*** Data for analysis ***

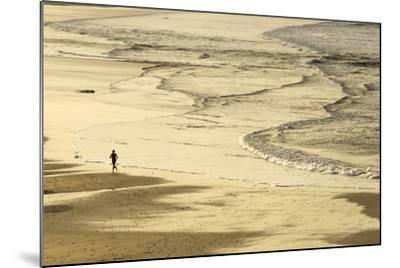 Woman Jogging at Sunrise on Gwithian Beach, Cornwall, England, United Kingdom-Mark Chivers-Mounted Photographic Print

*** End of Data for analysis ***
*** Data for analysis ***

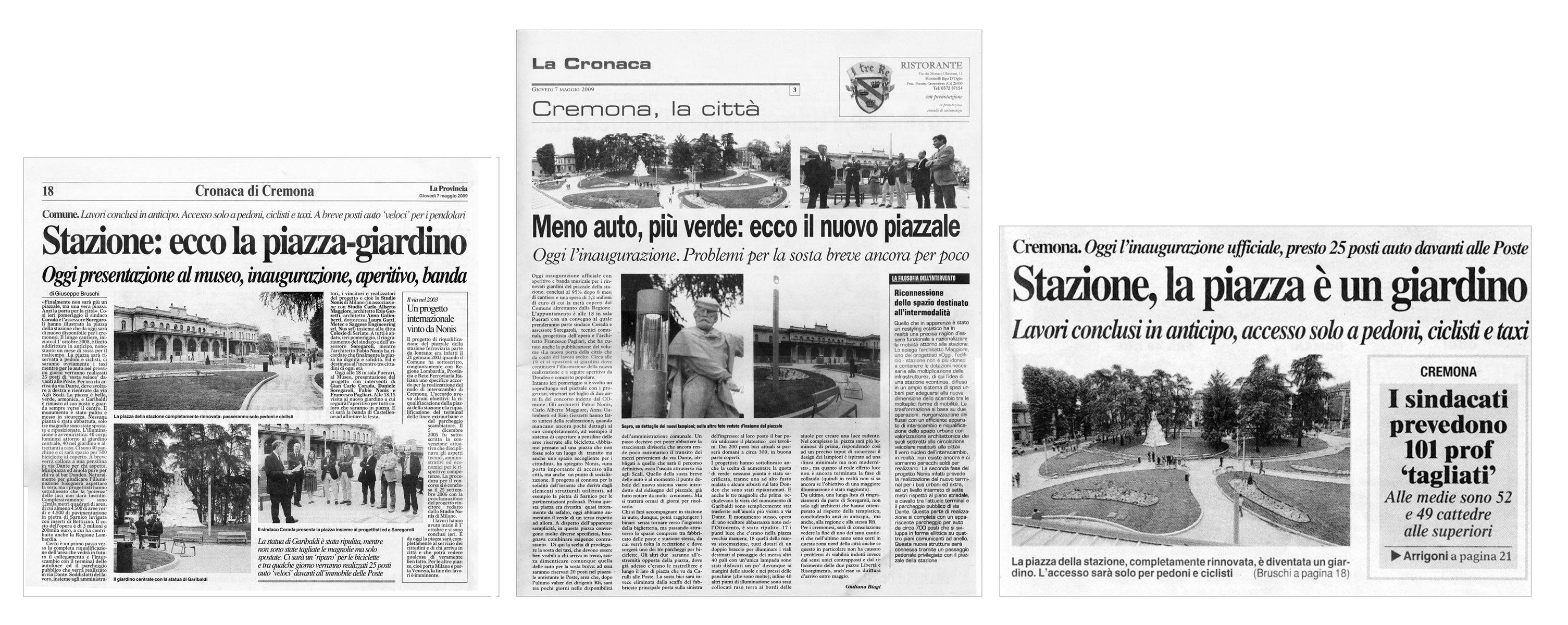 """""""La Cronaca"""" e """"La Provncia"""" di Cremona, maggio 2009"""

*** End of Data for analysis ***
*** Data for analysis ***

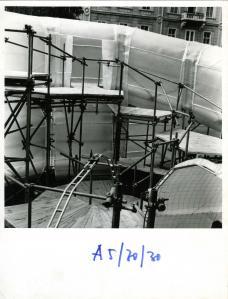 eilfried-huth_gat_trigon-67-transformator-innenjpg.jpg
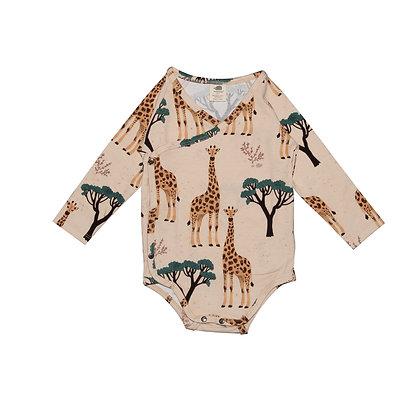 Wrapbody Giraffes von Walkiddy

*** End of Data for analysis ***

Requirement: Transcribe, from the material above, the stretch starting at the line with "eilfried-huth_gat_trigon-67-transformator-innenjpg.jpg" and ending at the line with "Wrapbody Giraffes von Walkiddy", both included, exactly. Do not carry over pictures.

Reply to the exercise:
 eilfried-huth_gat_trigon-67-transformator-innenjpg.jpg
 Wrapbody Giraffes von Walkiddy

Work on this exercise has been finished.